What does President Barack Obama’s proposed 3,000-person deployment look like? There are many possible sources within our current military structure. The U.S. already has Joint Task Force Civil Support (JTF-CS) tasked with responding to Chemical, Biological, Radiological, Nuclear, and High-Yield Explosive (CBRNE) events in the homeland. This standing, operational task force is trained to effectively liaise with civilian authorities at the local, state, and federal levels in the most extreme circumstances. Thus, it follows that JTF-CS can use these very same command and control capabilities to work with national governments in the response to a disease outbreak Outside of the Continental United States (OCONUS).

In addition to the command and control structure that JTF-CS provides, the U.S. maintains a scalable disaster response force. All of these forces can operate in chemically or biologically contaminated environments and render some degree of medical care and have some element of self-protection. The smallest of these units are the CBRN Enhanced Response Force Packages (CERF-P), National Guard entities with 170 personnel. The next largest is the Homeland Response Force (HRF) another National Guard team that provides 570 personnel. There are 17 CERF-Ps and 2 HRFs spread amongst the states. The largest possible response element is the Defense CBRNE Response Force (DCRF): 15,000 active duty military personnel with medical (including personnel protection and decontamination), engineering, logistics (including mass fatality management), and aviation capabilities.

The use of metaphors linking war, terrorism, and health has a long history; some question the merits of calling a terrorist cell a ‘cancer’ or alleging that disease is a threat to security. But why should we not work to rally the very same political, financial, and military support for containable, pandemic-prone diseases that we do for any other destabilizing force? Health security is both a national and international risk if left unchecked.

Is the use of a traditional military force, albeit for the purposes of providing capabilities the civilian response, in a public health response a slippery slope? There is the risk that the presence of foreign military personnel will contribute to fears over abuse of power or as a pretext for racial, ethnic, and religious incarceration or extermination. This risk must be discussed further. For many, attempting to restrict how and what local communities do when it comes to slaughtering animals for consumption and how they bury their dead are seen to be out of bounds for others to judge.

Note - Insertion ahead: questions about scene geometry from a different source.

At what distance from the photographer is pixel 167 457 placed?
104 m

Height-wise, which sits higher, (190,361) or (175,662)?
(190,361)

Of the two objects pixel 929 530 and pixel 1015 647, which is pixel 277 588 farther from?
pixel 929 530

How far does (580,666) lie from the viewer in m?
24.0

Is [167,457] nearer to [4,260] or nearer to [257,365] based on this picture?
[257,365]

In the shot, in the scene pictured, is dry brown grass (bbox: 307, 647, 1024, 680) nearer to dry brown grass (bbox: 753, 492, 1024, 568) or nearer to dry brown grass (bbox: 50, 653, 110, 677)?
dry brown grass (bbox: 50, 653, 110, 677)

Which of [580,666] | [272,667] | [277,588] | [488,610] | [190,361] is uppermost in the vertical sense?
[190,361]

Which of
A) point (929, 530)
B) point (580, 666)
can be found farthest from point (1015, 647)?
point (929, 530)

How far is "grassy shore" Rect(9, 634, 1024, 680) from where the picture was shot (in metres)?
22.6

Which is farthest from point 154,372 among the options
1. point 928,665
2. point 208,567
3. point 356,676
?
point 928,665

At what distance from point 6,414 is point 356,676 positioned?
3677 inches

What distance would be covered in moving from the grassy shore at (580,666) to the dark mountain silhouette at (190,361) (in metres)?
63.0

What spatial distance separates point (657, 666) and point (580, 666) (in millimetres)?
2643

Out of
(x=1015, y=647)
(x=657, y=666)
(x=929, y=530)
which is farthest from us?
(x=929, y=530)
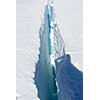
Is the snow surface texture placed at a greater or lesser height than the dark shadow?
greater

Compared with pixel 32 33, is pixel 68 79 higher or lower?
lower

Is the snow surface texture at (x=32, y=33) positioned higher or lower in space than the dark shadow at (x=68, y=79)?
higher
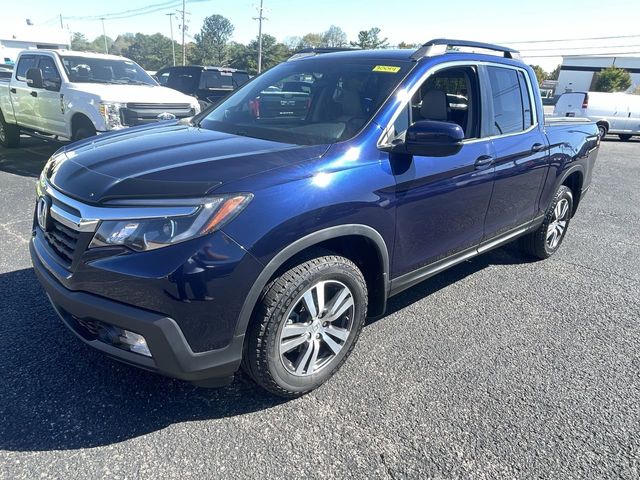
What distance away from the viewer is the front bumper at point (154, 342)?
194 centimetres

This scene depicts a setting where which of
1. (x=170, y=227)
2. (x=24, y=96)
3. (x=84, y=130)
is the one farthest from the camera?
(x=24, y=96)

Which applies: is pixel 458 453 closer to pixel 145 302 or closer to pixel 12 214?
pixel 145 302

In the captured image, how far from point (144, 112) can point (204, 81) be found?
15.7 feet

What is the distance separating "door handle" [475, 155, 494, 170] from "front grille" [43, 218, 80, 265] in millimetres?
2479

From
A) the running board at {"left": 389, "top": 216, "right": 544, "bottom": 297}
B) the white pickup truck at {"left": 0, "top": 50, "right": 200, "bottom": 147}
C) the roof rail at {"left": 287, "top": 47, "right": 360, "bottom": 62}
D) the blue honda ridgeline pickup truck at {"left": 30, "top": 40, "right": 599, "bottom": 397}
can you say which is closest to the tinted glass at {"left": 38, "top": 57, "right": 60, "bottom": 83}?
the white pickup truck at {"left": 0, "top": 50, "right": 200, "bottom": 147}

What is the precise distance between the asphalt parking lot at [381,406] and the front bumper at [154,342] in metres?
0.37

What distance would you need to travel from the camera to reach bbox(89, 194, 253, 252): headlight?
6.34ft

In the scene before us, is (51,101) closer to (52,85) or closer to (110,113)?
(52,85)

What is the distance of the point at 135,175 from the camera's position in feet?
7.05

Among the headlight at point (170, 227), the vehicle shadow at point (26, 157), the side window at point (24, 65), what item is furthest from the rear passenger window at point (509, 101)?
the side window at point (24, 65)

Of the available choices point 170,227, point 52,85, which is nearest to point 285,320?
point 170,227

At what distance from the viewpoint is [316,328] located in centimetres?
244

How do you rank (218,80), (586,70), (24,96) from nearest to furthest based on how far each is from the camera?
(24,96) → (218,80) → (586,70)

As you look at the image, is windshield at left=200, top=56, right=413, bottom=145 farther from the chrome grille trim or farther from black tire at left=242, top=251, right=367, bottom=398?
the chrome grille trim
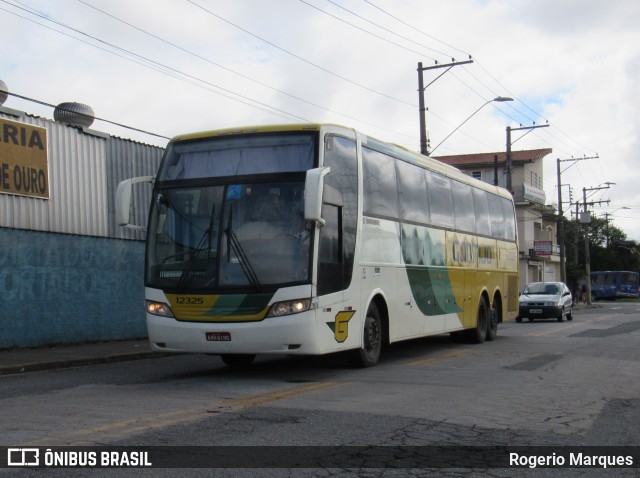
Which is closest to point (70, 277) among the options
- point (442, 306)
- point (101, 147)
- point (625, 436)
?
point (101, 147)

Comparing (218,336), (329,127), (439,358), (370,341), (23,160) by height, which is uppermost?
(23,160)

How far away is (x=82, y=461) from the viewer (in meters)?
6.02

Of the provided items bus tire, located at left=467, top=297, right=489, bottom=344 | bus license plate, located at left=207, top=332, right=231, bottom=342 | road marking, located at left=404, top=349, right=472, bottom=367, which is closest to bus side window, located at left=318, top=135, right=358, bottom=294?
bus license plate, located at left=207, top=332, right=231, bottom=342

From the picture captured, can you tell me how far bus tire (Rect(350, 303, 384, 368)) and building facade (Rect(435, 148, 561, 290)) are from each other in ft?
167

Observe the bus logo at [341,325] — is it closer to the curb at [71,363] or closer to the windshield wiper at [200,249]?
the windshield wiper at [200,249]

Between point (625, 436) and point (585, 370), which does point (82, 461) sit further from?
point (585, 370)

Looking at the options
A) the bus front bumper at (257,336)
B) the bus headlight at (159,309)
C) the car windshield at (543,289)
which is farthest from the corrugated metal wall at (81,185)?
the car windshield at (543,289)

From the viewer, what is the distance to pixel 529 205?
217 ft

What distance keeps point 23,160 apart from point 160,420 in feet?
37.6

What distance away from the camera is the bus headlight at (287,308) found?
10672 mm

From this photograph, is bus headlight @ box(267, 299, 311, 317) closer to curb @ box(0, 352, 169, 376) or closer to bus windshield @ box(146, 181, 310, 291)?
bus windshield @ box(146, 181, 310, 291)

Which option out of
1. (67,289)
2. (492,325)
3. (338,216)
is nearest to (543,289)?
(492,325)

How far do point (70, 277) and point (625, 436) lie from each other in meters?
14.3

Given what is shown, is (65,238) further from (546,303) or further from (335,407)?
(546,303)
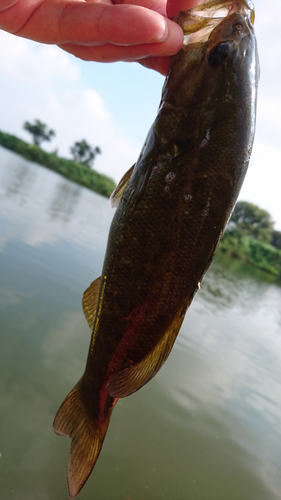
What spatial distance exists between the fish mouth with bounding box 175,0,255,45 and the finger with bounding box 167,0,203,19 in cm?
4

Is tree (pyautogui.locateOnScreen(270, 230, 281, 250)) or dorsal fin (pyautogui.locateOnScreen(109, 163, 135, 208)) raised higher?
tree (pyautogui.locateOnScreen(270, 230, 281, 250))

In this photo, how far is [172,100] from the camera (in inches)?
56.3

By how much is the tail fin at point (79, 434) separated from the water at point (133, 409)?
108cm

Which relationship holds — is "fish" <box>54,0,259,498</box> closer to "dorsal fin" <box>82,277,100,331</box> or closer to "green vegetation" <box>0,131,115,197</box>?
"dorsal fin" <box>82,277,100,331</box>

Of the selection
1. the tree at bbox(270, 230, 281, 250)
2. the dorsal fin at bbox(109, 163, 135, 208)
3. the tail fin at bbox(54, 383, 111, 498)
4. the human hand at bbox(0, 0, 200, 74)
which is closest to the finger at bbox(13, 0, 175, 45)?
the human hand at bbox(0, 0, 200, 74)

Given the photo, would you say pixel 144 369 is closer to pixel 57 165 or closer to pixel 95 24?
pixel 95 24

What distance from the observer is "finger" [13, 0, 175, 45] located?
1158mm

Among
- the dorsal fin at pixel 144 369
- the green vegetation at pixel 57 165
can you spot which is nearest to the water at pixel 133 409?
the dorsal fin at pixel 144 369

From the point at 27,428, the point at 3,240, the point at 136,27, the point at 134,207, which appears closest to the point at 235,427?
the point at 27,428

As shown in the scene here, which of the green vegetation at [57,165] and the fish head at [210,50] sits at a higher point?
the fish head at [210,50]

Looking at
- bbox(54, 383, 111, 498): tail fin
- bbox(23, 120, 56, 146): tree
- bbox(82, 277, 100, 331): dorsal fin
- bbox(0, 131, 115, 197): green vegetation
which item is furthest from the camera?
bbox(23, 120, 56, 146): tree

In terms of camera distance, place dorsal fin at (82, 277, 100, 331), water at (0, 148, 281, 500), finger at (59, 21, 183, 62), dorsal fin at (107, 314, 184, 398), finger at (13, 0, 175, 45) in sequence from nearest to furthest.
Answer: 1. finger at (13, 0, 175, 45)
2. finger at (59, 21, 183, 62)
3. dorsal fin at (107, 314, 184, 398)
4. dorsal fin at (82, 277, 100, 331)
5. water at (0, 148, 281, 500)

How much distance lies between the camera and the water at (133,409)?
2.65 metres

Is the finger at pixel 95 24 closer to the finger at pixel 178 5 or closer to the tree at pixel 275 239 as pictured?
the finger at pixel 178 5
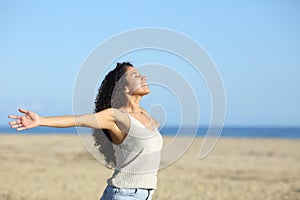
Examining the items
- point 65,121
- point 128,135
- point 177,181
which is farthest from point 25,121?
point 177,181

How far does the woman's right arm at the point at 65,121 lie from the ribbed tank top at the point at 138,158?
0.20m

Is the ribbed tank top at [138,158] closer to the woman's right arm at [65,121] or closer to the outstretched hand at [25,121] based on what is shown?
the woman's right arm at [65,121]

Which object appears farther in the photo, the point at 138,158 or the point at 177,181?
the point at 177,181

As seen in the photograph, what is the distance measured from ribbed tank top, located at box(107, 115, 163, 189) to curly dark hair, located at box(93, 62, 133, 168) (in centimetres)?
26

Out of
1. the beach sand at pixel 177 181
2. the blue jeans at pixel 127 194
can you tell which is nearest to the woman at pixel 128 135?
the blue jeans at pixel 127 194

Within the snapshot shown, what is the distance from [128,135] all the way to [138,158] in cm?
20

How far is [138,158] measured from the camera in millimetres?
4477

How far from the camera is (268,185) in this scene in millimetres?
14156

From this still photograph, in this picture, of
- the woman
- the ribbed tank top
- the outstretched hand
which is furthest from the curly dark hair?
the outstretched hand

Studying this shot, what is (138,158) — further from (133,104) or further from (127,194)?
(133,104)

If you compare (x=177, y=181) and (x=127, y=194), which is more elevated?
(x=127, y=194)

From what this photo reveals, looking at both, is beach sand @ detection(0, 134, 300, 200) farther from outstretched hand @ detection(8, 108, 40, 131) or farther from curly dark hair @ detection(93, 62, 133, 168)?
outstretched hand @ detection(8, 108, 40, 131)

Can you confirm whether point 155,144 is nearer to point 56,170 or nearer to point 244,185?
point 244,185

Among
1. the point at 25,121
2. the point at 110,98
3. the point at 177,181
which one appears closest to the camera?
the point at 25,121
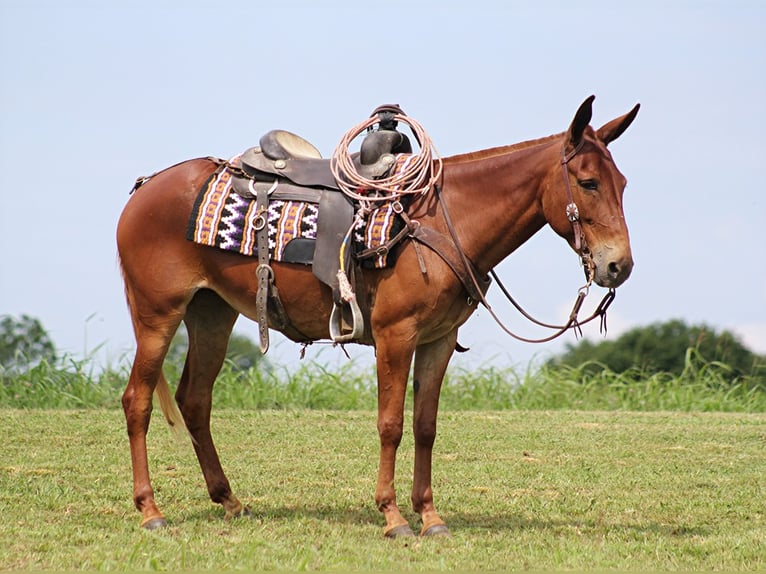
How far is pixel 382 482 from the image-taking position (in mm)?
5973

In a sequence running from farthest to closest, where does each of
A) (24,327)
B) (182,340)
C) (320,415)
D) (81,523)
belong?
(182,340) → (24,327) → (320,415) → (81,523)

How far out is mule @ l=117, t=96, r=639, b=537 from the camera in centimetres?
574

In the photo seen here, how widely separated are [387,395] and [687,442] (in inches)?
171

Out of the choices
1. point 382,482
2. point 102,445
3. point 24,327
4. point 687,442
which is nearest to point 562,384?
point 687,442

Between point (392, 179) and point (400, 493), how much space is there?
2235mm

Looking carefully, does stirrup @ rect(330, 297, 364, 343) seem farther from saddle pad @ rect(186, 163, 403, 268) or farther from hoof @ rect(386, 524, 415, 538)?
hoof @ rect(386, 524, 415, 538)

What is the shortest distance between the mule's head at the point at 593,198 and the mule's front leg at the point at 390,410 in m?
1.06

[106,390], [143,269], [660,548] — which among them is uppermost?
[143,269]

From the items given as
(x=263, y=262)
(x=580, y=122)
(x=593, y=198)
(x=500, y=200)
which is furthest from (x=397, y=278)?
(x=580, y=122)

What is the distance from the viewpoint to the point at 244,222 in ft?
20.6

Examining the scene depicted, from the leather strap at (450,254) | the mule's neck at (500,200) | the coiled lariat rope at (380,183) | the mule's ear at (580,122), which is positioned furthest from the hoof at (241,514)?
the mule's ear at (580,122)

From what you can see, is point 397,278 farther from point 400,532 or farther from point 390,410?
point 400,532

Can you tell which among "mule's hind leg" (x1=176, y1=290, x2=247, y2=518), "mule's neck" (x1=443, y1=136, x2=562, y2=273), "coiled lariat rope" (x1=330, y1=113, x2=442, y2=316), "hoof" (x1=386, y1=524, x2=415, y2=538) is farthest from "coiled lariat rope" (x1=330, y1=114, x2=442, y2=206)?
"hoof" (x1=386, y1=524, x2=415, y2=538)

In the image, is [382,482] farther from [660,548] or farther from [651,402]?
[651,402]
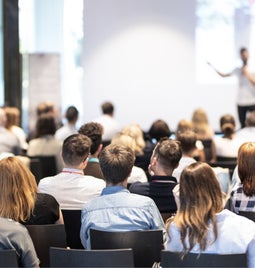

When resources are lacking and impacted nations are willing, the international public health community can intervene with a positive result. A movement towards a combined military and civilian response in the Ebola crisis should be the catalyst for a broader, open discussion about the employment of military forces to support civil authorities in mitigating a public health crisis, particularly when people on the ground are unwilling to respond and local governments are unable to take action.

Melissa Hersh is a Washington D.C.-based risk analyst and a fellow at the Truman National Security Project. Views expressed are her own.